• THE PROBLEM
Return, exactly, the line that contains "Studying the scene, what" together with all lines after it to the end of the entries, and no further lines.

[START OF DATA TO PROCESS]

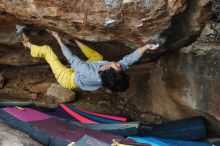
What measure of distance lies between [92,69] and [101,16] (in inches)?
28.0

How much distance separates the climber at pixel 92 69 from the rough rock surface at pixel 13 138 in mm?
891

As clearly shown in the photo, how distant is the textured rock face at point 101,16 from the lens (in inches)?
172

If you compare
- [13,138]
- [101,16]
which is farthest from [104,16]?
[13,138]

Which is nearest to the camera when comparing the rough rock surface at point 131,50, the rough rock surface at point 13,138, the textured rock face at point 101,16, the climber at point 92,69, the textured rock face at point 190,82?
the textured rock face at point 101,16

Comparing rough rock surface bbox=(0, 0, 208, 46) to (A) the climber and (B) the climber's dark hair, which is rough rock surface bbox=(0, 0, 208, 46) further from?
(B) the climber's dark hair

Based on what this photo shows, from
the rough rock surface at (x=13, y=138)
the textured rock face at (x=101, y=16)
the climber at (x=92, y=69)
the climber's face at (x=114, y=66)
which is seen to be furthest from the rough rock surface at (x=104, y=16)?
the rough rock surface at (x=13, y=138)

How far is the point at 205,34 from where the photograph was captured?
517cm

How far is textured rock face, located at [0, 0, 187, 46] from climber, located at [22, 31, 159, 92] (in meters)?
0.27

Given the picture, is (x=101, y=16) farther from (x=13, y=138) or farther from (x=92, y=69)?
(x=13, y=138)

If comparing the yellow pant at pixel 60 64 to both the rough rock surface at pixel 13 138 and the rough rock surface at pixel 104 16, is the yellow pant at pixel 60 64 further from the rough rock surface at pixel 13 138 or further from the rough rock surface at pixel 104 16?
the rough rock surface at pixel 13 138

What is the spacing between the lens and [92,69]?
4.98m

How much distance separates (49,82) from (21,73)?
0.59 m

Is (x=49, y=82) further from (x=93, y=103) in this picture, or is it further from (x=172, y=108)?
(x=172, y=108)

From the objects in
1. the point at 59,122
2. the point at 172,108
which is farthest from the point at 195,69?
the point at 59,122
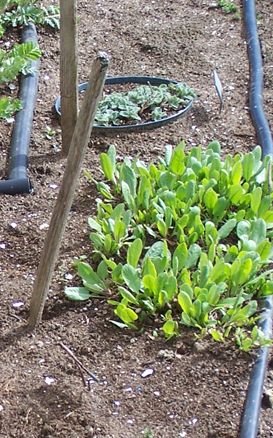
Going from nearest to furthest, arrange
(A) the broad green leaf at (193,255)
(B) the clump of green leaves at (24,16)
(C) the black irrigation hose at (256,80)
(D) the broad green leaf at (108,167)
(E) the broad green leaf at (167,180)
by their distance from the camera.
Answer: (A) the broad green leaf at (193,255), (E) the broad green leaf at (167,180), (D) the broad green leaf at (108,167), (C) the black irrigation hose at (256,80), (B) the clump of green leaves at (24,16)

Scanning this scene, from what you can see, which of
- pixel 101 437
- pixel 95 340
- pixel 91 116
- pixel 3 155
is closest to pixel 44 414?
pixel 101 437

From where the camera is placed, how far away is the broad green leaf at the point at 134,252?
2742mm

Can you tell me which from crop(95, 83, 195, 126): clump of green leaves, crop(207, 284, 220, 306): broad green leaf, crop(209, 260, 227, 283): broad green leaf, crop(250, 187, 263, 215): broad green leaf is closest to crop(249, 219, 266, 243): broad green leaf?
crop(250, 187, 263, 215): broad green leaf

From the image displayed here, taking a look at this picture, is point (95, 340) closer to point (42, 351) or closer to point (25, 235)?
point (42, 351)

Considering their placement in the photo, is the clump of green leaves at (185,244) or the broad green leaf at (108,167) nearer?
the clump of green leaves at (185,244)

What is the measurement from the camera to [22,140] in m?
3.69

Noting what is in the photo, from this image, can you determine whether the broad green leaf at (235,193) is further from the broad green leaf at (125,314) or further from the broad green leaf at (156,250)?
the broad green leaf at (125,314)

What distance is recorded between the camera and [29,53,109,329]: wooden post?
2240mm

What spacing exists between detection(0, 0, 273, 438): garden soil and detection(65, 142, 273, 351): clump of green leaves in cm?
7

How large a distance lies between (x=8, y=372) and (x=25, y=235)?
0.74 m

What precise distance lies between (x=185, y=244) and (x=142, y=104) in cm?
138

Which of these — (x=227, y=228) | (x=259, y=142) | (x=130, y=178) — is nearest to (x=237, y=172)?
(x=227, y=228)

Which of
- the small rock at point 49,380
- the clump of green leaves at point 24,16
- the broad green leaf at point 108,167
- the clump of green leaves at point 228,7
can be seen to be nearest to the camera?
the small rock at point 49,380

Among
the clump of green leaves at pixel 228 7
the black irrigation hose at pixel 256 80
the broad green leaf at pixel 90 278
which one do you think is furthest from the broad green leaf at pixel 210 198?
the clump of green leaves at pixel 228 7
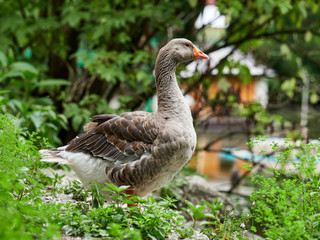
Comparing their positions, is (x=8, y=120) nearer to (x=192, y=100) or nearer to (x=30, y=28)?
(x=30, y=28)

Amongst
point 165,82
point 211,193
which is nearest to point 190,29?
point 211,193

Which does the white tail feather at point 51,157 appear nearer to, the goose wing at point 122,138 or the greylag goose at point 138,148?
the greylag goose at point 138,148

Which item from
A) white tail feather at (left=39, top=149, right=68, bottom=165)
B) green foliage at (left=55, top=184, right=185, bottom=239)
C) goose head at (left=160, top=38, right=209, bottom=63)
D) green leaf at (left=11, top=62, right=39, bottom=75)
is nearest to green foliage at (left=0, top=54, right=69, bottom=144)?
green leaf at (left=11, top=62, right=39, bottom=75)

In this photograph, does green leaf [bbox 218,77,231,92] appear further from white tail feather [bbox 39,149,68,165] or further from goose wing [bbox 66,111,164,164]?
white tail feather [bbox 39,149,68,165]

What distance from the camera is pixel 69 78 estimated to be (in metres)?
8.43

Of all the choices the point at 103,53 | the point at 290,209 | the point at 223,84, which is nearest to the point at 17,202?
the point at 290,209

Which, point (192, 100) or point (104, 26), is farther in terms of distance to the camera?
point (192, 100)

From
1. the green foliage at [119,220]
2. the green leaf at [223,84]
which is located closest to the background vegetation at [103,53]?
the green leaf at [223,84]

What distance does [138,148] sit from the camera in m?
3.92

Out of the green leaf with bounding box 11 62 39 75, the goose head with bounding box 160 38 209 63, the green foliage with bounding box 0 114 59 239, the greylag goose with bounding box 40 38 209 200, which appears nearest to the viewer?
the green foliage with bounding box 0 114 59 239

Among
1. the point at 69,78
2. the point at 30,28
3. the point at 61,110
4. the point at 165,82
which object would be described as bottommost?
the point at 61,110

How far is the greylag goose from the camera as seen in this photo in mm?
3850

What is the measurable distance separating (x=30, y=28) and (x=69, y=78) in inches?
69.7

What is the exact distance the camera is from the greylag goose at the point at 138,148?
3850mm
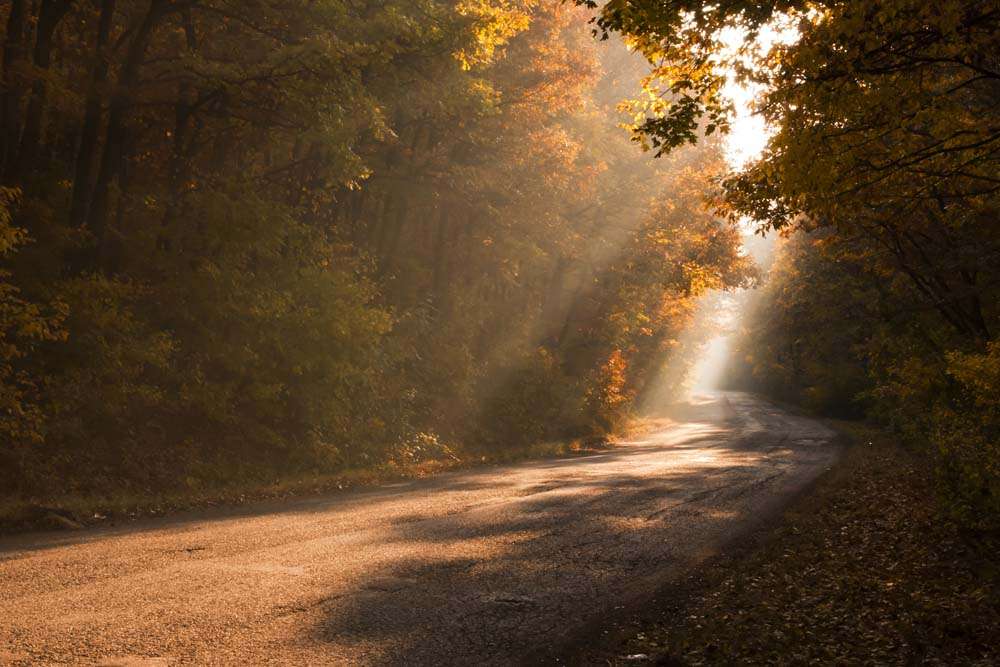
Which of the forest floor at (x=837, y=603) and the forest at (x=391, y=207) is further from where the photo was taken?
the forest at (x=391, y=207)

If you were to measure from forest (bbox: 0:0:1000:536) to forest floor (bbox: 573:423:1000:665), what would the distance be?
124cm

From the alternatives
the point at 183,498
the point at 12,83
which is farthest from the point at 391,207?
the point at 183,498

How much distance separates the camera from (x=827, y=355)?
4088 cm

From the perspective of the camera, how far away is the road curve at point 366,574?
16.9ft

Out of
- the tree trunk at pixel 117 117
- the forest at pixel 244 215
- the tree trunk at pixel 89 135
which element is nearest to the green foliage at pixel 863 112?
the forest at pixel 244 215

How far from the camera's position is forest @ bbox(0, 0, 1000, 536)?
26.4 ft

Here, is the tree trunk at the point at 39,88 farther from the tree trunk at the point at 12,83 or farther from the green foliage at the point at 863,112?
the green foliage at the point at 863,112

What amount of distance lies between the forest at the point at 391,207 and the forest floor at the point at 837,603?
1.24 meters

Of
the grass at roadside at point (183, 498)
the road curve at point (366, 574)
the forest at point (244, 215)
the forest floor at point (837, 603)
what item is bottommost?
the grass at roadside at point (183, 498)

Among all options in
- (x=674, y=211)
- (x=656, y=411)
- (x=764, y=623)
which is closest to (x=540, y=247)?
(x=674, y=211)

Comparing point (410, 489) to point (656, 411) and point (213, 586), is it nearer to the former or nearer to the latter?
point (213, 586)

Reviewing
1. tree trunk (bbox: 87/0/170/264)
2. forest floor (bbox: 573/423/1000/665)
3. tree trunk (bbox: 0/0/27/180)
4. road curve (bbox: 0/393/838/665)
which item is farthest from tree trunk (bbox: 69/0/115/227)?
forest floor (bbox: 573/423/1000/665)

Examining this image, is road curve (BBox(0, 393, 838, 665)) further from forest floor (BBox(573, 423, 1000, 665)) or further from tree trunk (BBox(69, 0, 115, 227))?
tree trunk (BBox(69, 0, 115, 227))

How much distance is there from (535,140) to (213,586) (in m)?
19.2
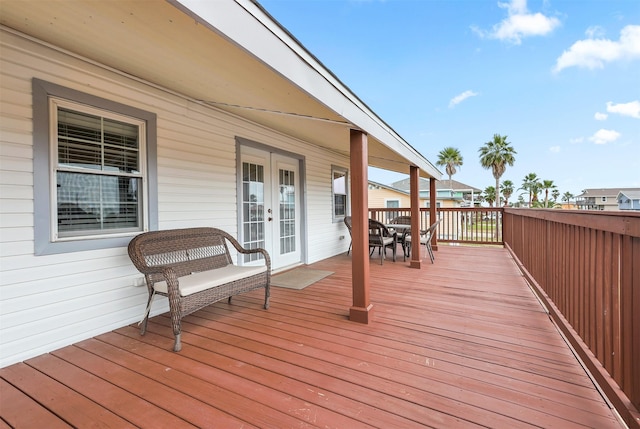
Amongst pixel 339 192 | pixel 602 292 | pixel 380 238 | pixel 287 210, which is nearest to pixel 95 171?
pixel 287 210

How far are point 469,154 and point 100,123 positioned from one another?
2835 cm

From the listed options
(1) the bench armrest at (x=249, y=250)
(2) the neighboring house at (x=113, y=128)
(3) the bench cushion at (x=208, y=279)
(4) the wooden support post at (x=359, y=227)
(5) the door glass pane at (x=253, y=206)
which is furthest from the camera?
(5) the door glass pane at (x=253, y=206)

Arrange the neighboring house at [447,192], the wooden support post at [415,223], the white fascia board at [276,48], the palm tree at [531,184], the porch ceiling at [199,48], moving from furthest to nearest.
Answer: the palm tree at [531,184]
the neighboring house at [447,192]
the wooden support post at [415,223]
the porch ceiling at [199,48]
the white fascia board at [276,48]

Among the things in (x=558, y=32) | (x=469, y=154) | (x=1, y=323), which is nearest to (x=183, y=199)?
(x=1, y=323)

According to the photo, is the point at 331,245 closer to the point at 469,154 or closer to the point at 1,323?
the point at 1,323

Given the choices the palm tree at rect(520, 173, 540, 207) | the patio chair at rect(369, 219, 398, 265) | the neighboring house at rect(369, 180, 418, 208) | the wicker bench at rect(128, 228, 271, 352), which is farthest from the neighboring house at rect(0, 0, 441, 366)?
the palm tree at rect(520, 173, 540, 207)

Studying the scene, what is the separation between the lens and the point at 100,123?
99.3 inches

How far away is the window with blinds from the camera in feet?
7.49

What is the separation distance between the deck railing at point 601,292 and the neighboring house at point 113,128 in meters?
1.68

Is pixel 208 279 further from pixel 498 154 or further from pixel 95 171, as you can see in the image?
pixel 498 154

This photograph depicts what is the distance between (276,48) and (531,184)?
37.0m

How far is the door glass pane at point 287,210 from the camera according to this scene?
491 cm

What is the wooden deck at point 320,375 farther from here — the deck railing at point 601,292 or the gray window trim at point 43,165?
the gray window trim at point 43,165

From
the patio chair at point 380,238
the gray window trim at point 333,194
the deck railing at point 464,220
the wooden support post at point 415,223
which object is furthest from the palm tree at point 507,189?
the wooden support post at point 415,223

[END OF DATA TO PROCESS]

• THE REPLY
Studying the scene, what is the separation between the lens and the point at 100,123?
99.3 inches

How far away is the window with blinds from the camera in feet?
7.49

What is the separation distance between the deck railing at point 601,292 and the neighboring house at point 113,128 in meters?
1.68

Is pixel 208 279 further from pixel 498 154 or further from pixel 95 171, as you can see in the image?
pixel 498 154

This photograph depicts what is the distance between (276,48) and (531,184)?
37.0m

How far is the door glass pane at point 287,210 from the camera according to this scene?
491 cm

What is the wooden deck at point 320,375 farther from here — the deck railing at point 601,292 or the gray window trim at point 43,165?
the gray window trim at point 43,165

From
the patio chair at point 380,238
the gray window trim at point 333,194
the deck railing at point 464,220
the wooden support post at point 415,223
which object is furthest from the palm tree at point 507,189?
the wooden support post at point 415,223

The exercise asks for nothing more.